Herbert Laxon
- Born: 16 March 1881 Coventry, England
- Died: 14 January 1965 (aged 83) Northampton, England
- School: King Henry VIII School, Coventry
- University: Cambridge University

Rugby union career
- Position: halfback

Amateur team(s)
- Years: Team / Apps / (Points)
- Cambridge University

International career
- Years: Team / Apps / (Points)
- 1908: British Isles / 1

= Herbert Laxon =

British Isles rugby union player

Herbert Laxon (16 March 1881 – 14 January 1965) was an English rugby union halfback who played club rugby for Cambridge University winning sporting Blues in 1903 and 1904. Although never capped internationally for England, in 1908 Laxon was selected to join Arthur Harding's Anglo-Welsh tour of New Zealand and Australia playing in one Test match against New Zealand.

==Personal history==
Laxon was born in Coventry, England in 1881 to Arthur Samuel Laxon and his wife Hannah (née Barton). He was christened at Holy Trinity Church, Coventry in May two months after his birth. He was one of five siblings, Winifred and Ruby his younger sisters, Frank his younger brother and Ernest an elder brother. Laxon attended King Henry VIII School, Coventry and he later matriculated to Cambridge University. He died in Northampton in 1965 at the age of 83.

==Rugby career==
Laxon represented Cambridge University in the 1903 Varsity Match, winning his first sporting Blue. It was reported as a 'rousing match', which saw Oxford win narrowly. Despite being on the losing team, Laxon scored one three tries for Cambridge. The next year he was again part of the Cambridge team to face Oxford. Laxon had an excellent game, and along with his fellow halfback H. Mainprice, allowed their team's back row to attack, resulting in a Cambridge victory.
····················
Stated task A: Condense the paragraph of the Herbert Laxon article that begins "Laxon was born in Coventry" into a short bulleted list that keeps its main facts.

Items from a dataset
····················
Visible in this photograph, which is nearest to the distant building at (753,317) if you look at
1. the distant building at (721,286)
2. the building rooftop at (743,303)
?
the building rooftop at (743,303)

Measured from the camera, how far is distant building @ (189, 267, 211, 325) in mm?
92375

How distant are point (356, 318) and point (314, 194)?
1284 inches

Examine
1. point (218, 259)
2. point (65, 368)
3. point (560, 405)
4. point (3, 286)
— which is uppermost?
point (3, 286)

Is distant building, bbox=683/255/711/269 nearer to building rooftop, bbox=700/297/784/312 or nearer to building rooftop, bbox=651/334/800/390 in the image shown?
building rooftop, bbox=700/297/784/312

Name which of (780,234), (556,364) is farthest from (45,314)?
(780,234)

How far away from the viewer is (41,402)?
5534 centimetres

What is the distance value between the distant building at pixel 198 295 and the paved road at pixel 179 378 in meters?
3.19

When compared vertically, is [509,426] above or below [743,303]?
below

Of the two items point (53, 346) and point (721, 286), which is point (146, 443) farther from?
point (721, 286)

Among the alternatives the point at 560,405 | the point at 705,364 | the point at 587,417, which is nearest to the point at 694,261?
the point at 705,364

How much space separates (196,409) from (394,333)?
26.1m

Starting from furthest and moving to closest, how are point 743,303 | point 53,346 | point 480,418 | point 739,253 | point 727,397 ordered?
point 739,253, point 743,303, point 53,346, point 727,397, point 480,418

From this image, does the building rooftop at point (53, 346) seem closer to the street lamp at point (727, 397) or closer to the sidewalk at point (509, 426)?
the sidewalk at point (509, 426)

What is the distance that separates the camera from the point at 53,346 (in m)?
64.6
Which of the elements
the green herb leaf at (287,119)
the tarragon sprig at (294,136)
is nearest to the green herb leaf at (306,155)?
····················
Stated task B: Print everything in the listing from the line containing "What is the distance that" down to the end of the listing, with each line unchanged.

Answer A:
- Born in Coventry, England, in 1881 to Arthur Samuel Laxon and Hannah (née Barton)
- Christened at Holy Trinity Church, Coventry, in May, two months after his birth
- One of five siblings: younger sisters Winifred and Ruby, younger brother Frank, and elder brother Ernest
- Attended King Henry VIII School, Coventry, then matriculated to Cambridge University
- Died in Northampton in 1965, aged 83

Answer B:
What is the distance that separates the camera from the point at 53,346 (in m)?
64.6
Which of the elements
the green herb leaf at (287,119)
the tarragon sprig at (294,136)
is nearest to the green herb leaf at (306,155)?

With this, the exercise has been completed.